I waited in the car less than an hour. It was a cold, gray afternoon, but I adjusted easily enough to the chill. Clamp down on the peripheral blood vessels so that body heat isn’t radiated away so fast. Step up the metabolic rate a little, burning off some of the fat stored in the body’s tissues. This keeps the body temperature up despite the cold. I could have accomplished the same result by going to the corner and getting something to eat, but this was easier and I didn’t want to leave the car. Too much could happen while my back was turned. I did get hungry, though. As I said, I’m no superman.

The blonde girl came out on the porch, shivering in the cold despite the light sweater she had thrown over her shoulders. She stared at my car. I got out and she nodded at me. I followed her back into the house. She was waiting in the hallway, her arms clamped tightly across her small bosom.

“It’s really cold out there!” she said, rubbing her arms. “And you don’t even have an overcoat!”

“Did you reach Davis?” I asked.

Nodding, she replied, “Yes. He… came in through the back way. Down at the end of the hall. He’s waiting for you.”

I thanked her and walked to the door at the end of the hall. It opened onto a flight of steps leading down to the cellar of the house. A logical place for him, I thought, wondering how many legends of darkness and evil he had spawned over the span of millennia.

It was dark in the cellar. The only light came from the hallway at the top of the stairs. I could make out a bulky, squat, old-fashioned coal furnace spreading its pipes up and outward like a giant metal Medusa. Boxes, packing crates, odd-shaped things hugged the shadows. I took a few tentative steps into the dimness at the bottom of the stairs and stopped.

“Over here.” The voice was a harsh whisper.

Turning slightly, I saw him, a darker presence among the shadows. He was big, almost my own height, and very broad. Heavy, sloping shoulders; thick, solid body; arms bulging with muscle. I walked toward him. I could not see his face; the shadows were too deep for that. He turned and led me toward the furnace. I ducked under one of the pipes…

And was suddenly in a brightly lit room! I squinted and staggered back half a step, only to bump against a solid wall behind me. The room was warmly carpeted, paneled in rich woods, furnished with comfortable chairs and couches. There were no windows. No decorations on the walls. And no doors. Not one.

“Make yourself comfortable, Orion,” he said, gesturing to one of the couches. His hand was thick fingered, blunt and heavy.

I sat down and studied him as he slowly eased his bulk into a soft leather armchair.

His face was not quite human. Close enough so that you might not look twice at him on the street. But when you examined him carefully, you saw that the cheekbones were too widely spaced, the nose too flat, and the eyes had a reddish cast to them. His eyes! They smoldered; they seethed — they radiated a constant torment of fury — and, looking deeper, I could see other things in his eyes: implacable hatred and, mixed with it, something else, something I could not fathom. It made no difference to me. The hatred was there, burning in his eyes. Just as it was in mine.

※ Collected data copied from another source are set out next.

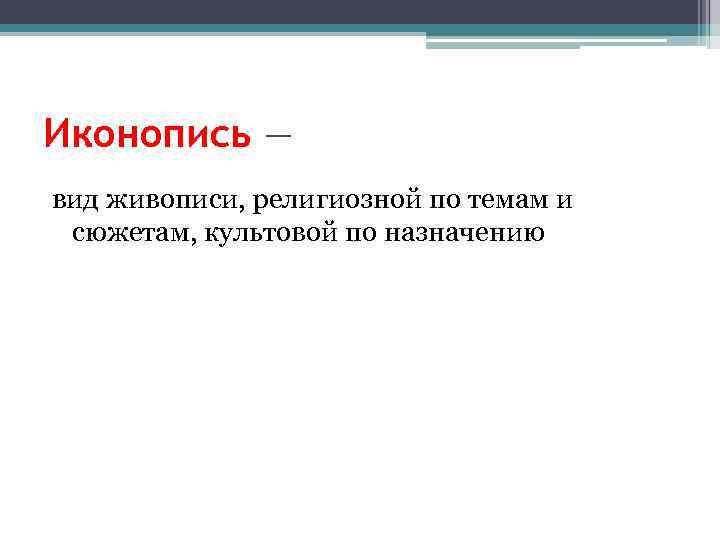 Иконопись —

вид живописи, религиозной по темам и сюжетам, культовой по назначению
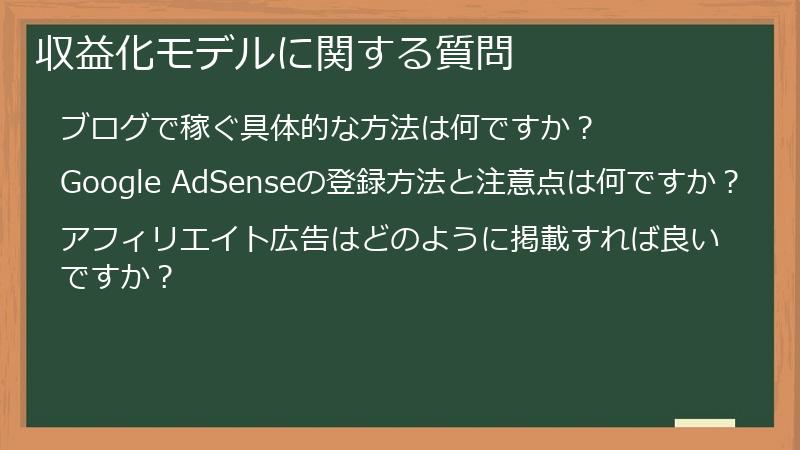 収益化モデルに関する質問

ブログで稼ぐ具体的な方法は何ですか？

Google AdSenseの登録方法と注意点は何ですか？

アフィリエイト広告はどのように掲載すれば良いですか？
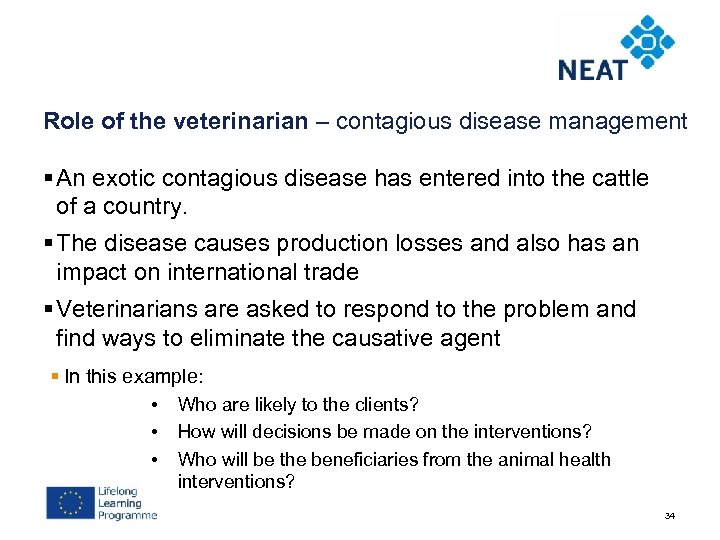 NEAT

Role of the veterinarian – contagious disease management

▪ An exotic contagious disease has entered into the cattle of a country.

▪ The disease causes production losses and also has an impact on international trade

▪ Veterinarians are asked to respond to the problem and find ways to eliminate the causative agent

▪ In this example:

• Who are likely to the clients?

• How will decisions be made on the interventions?

• Who will be the beneficiaries from the animal health interventions?

Lifelong Learning Programme

34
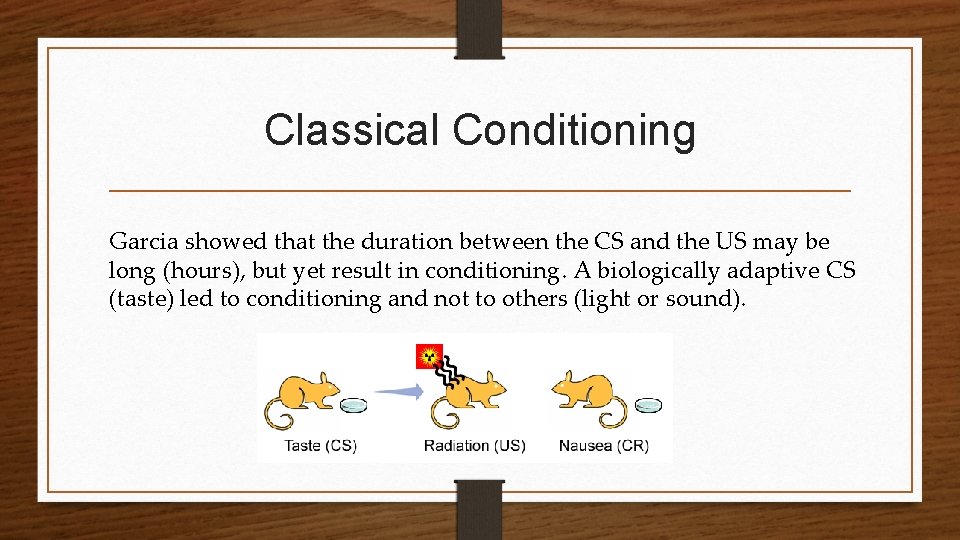 Classical Conditioning

Garcia showed that the duration between the CS and the US may be long (hours), but yet result in conditioning. A biologically adaptive CS (taste) led to conditioning and not to others (light or sound).

Taste (CS)
Radiation (US)
Nausea (CR)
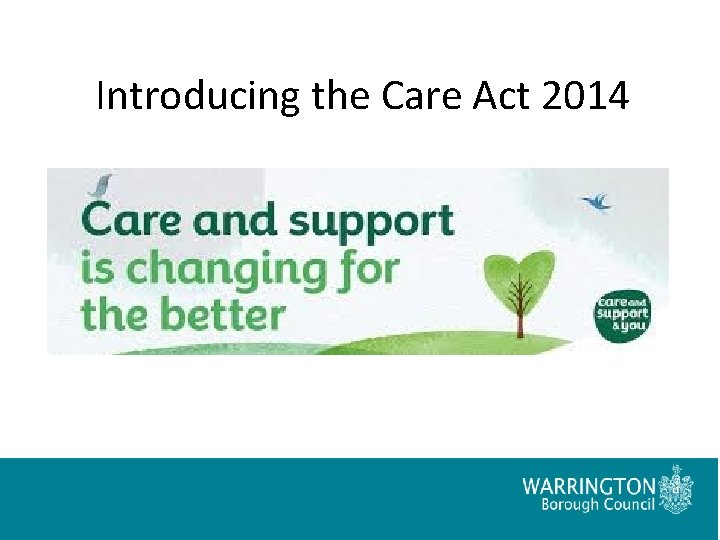 Introducing the Care Act 2014

Care and support is changing for the better

care and support & you

WARRINGTON Borough Council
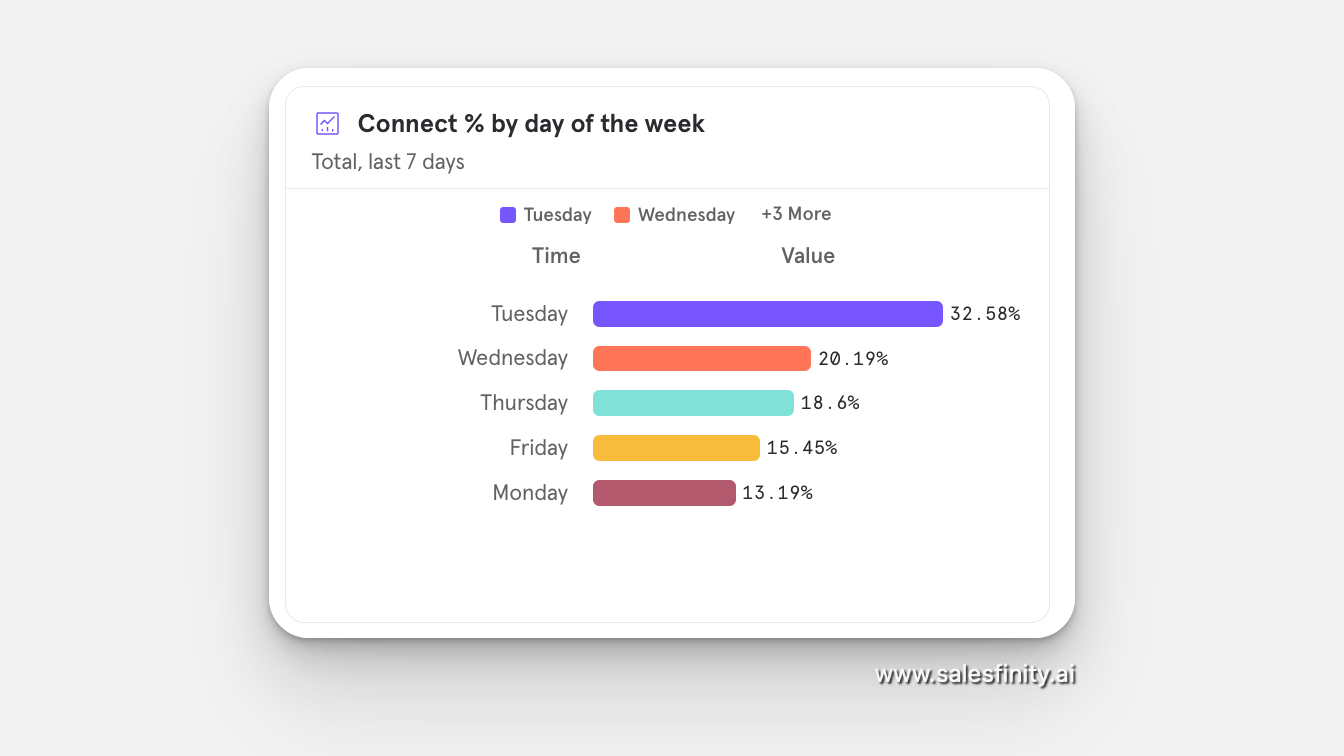 Connect % by day of the week

Total, last 7 days

Tuesday Wednesday +3 More

| Time | Value |
|---|---|
| Tuesday | 32.58% |
| Wednesday | 20.19% |
| Thursday | 18.6% |
| Friday | 15.45% |
| Monday | 13.19% |

www.salesfinity.ai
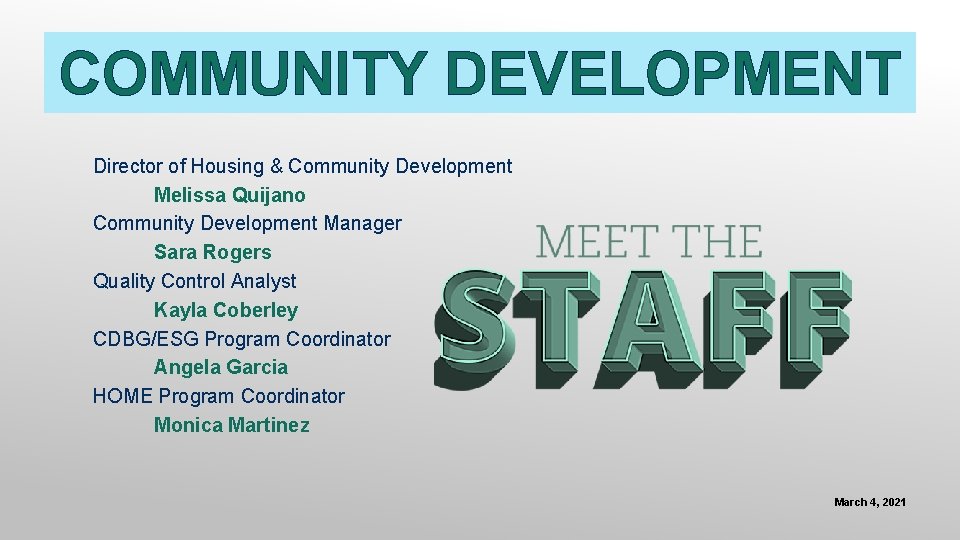 COMMUNITY DEVELOPMENT

Director of Housing & Community Development
Melissa Quijano
Community Development Manager
Sara Rogers
Quality Control Analyst
Kayla Coberley
CDBG/ESG Program Coordinator
Angela Garcia
HOME Program Coordinator
Monica Martinez

MEET THE
STAFF

March 4, 2021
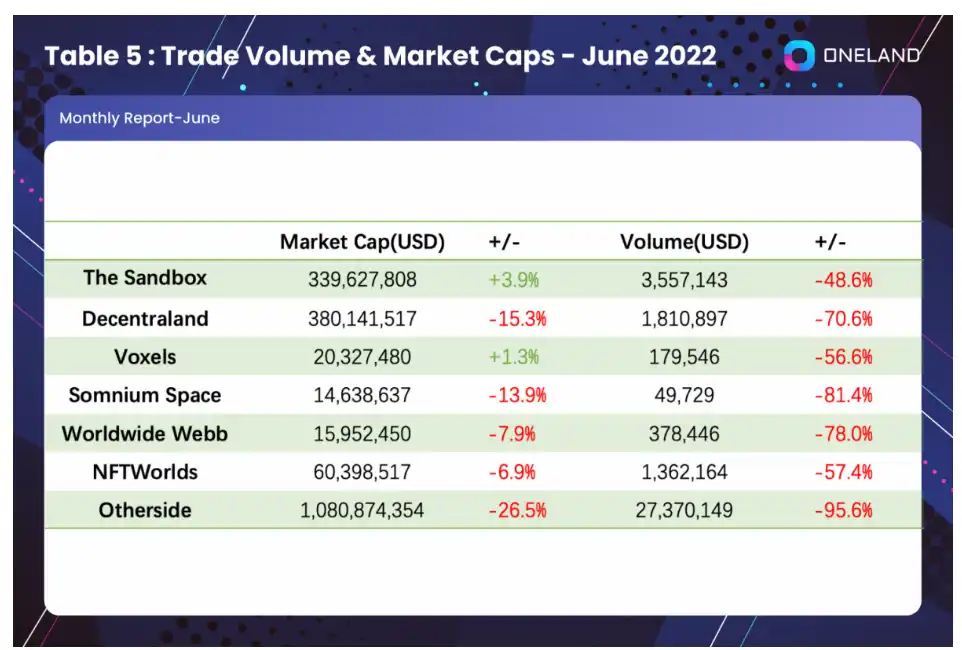 Table 5 : Trade Volume & Market Caps - June 2022

ONELAND

Monthly Report-June

| | Market Cap(USD) | +/- | Volume(USD) | +/- |
|---|---|---|---|---|
| The Sandbox | 339,627,808 | +3.9% | 3,557,143 | -48.6% |
| Decentraland | 380,141,517 | -15.3% | 1,810,897 | -70.6% |
| Voxels | 20,327,480 | +1.3% | 179,546 | -56.6% |
| Somnium Space | 14,638,637 | -13.9% | 49,729 | -81.4% |
| Worldwide Webb | 15,952,450 | -7.9% | 378,446 | -78.0% |
| NFTWorlds | 60,398,517 | -6.9% | 1,362,164 | -57.4% |
| Otherside | 1,080,874,354 | -26.5% | 27,370,149 | -95.6% |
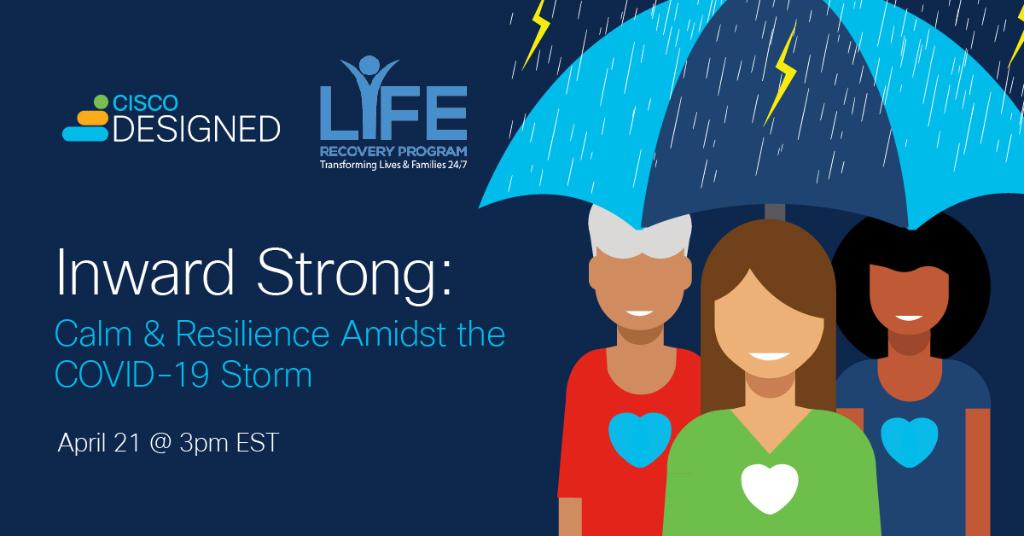 CISCO
DESIGNED

LIFE
RECOVERY PROGRAM
Transforming Lives & Families 24/7

Inward Strong:
Calm & Resilience Amidst the COVID-19 Storm

April 21 @ 3pm EST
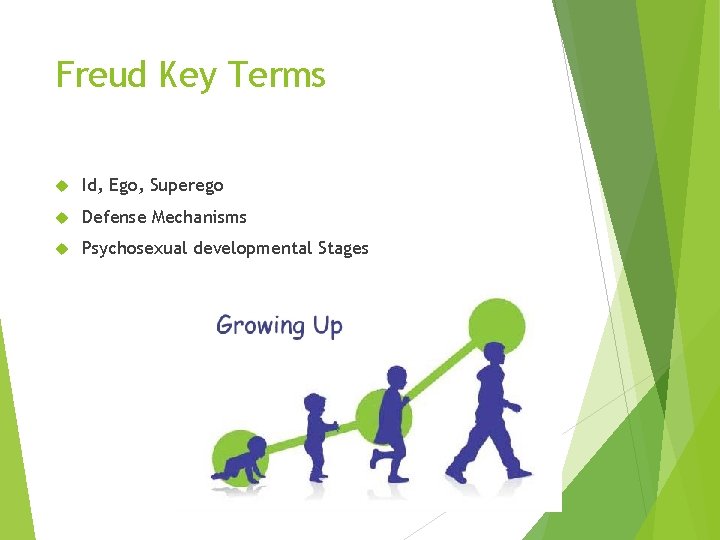 Freud Key Terms

Id, Ego, Superego

Defense Mechanisms

Psychosexual developmental Stages

Growing Up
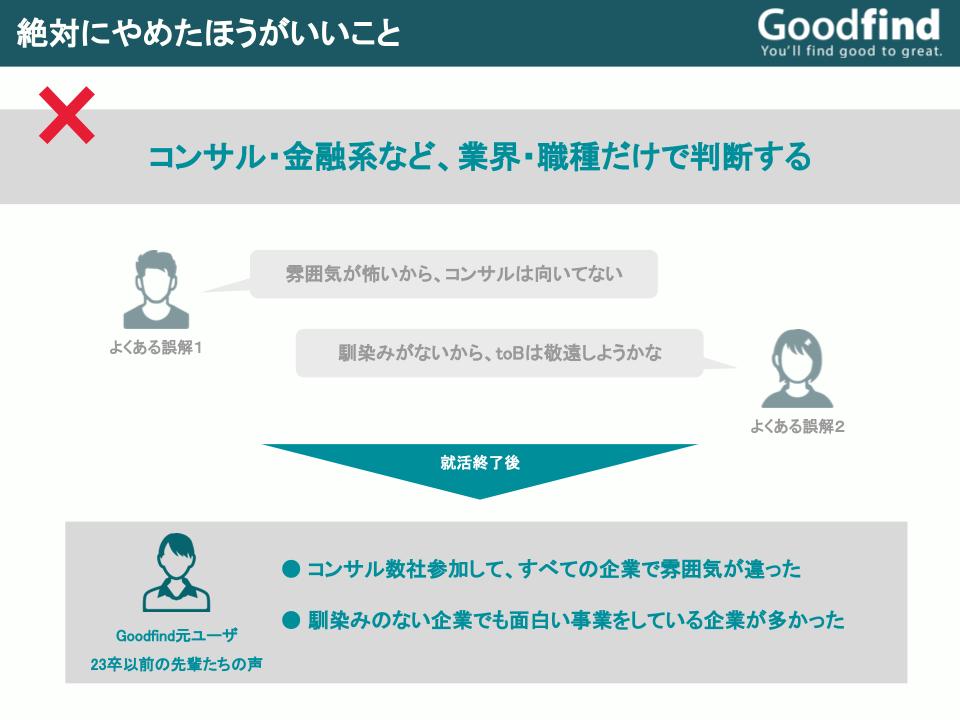 絶対にやめたほうがいいこと

Goodfind
You'll find good to great.

コンサル・金融系など、業界・職種だけで判断する

雰囲気が怖いから、コンサルは向いてない

よくある誤解1

馴染みがないから、toBは敬遠しようかな

よくある誤解2

就活終了後

Goodfind元ユーザ
23卒以前の先輩たちの声

● コンサル数社参加して、すべての企業で雰囲気が違った

● 馴染みのない企業でも面白い事業をしている企業が多かった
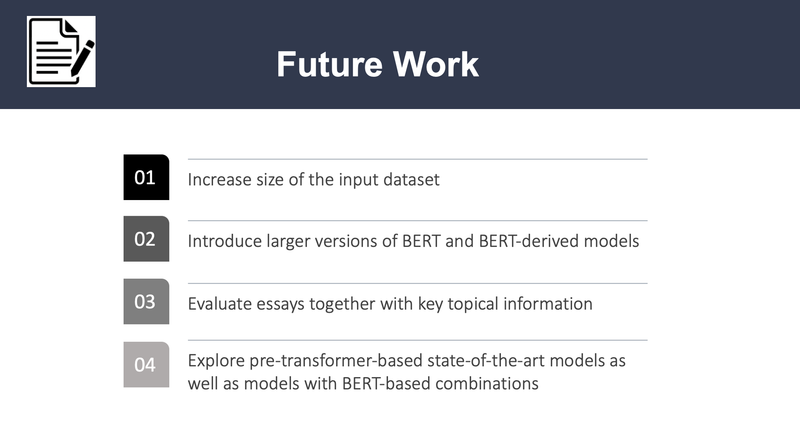 Future Work

01 Increase size of the input dataset

02 Introduce larger versions of BERT and BERT-derived models

03 Evaluate essays together with key topical information

04 Explore pre-transformer-based state-of-the-art models as well as models with BERT-based combinations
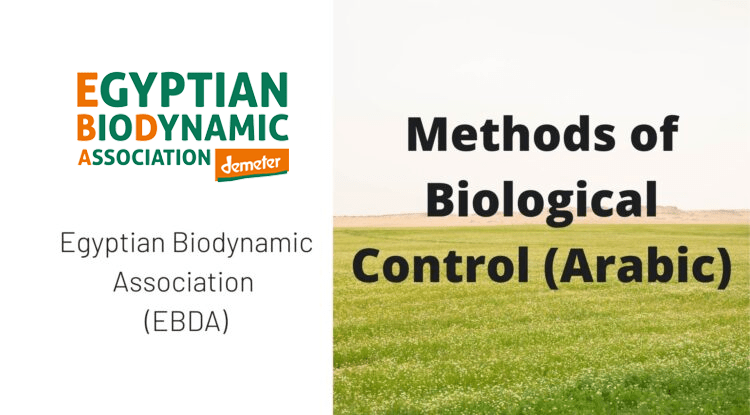 EGYPTIAN
BIODYNAMIC
ASSOCIATION demeter

Egyptian Biodynamic Association (EBDA)

Methods of Biological Control (Arabic)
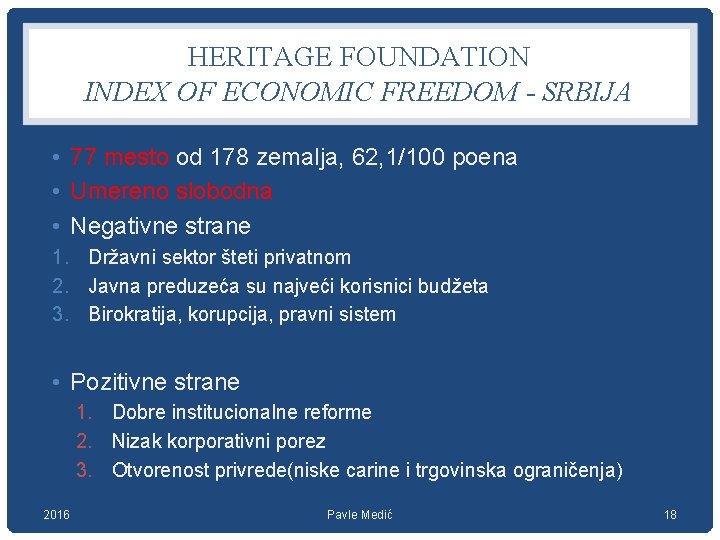 HERITAGE FOUNDATION
INDEX OF ECONOMIC FREEDOM - SRBIJA

• 77 mesto od 178 zemalja, 62,1/100 poena
• Umereno slobodna
• Negativne strane
1. Državni sektor šteti privatnom
2. Javna preduzeća su najveći korisnici budžeta
3. Birokratija, korupcija, pravni sistem

• Pozitivne strane
1. Dobre institucionalne reforme
2. Nizak korporativni porez
3. Otvorenost privrede(niske carine i trgovinska ograničenja)

2016 Pavle Medić 18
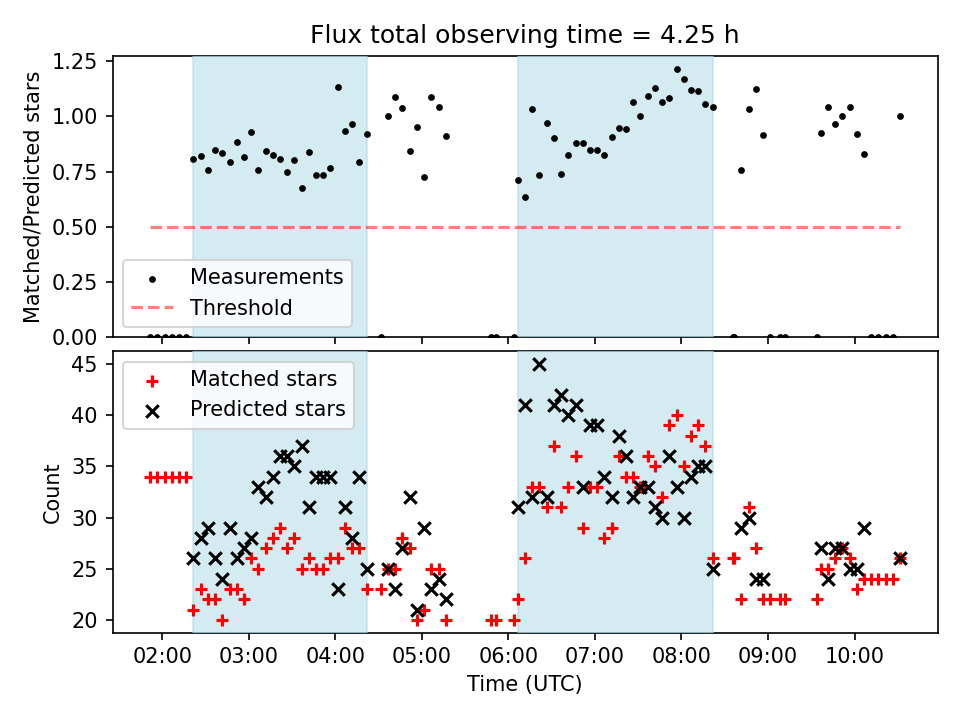 Flux total observing time = 4.25 h

Matched/Predicted stars

1.25
1.00
0.75
0.50
0.25
0.00

Measurements
Threshold

Count

45
40
35
30
25
20

Matched stars
Predicted stars

02:00
03:00
04:00
05:00
06:00
07:00
08:00
09:00
10:00

Time (UTC)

His hair was dark and cropped close to his skull. His skin had a grayish pallor. He wore denims and a light shirt, open at the neck. He was as muscular as a professional weightlifter.

“You are Ahriman,” I said at last.

His face was grim, mirthless. “You don’t remember me, of course. We have met before.” His voice was a whisper, like a ghost’s, or like the tortured gasping of a dying man.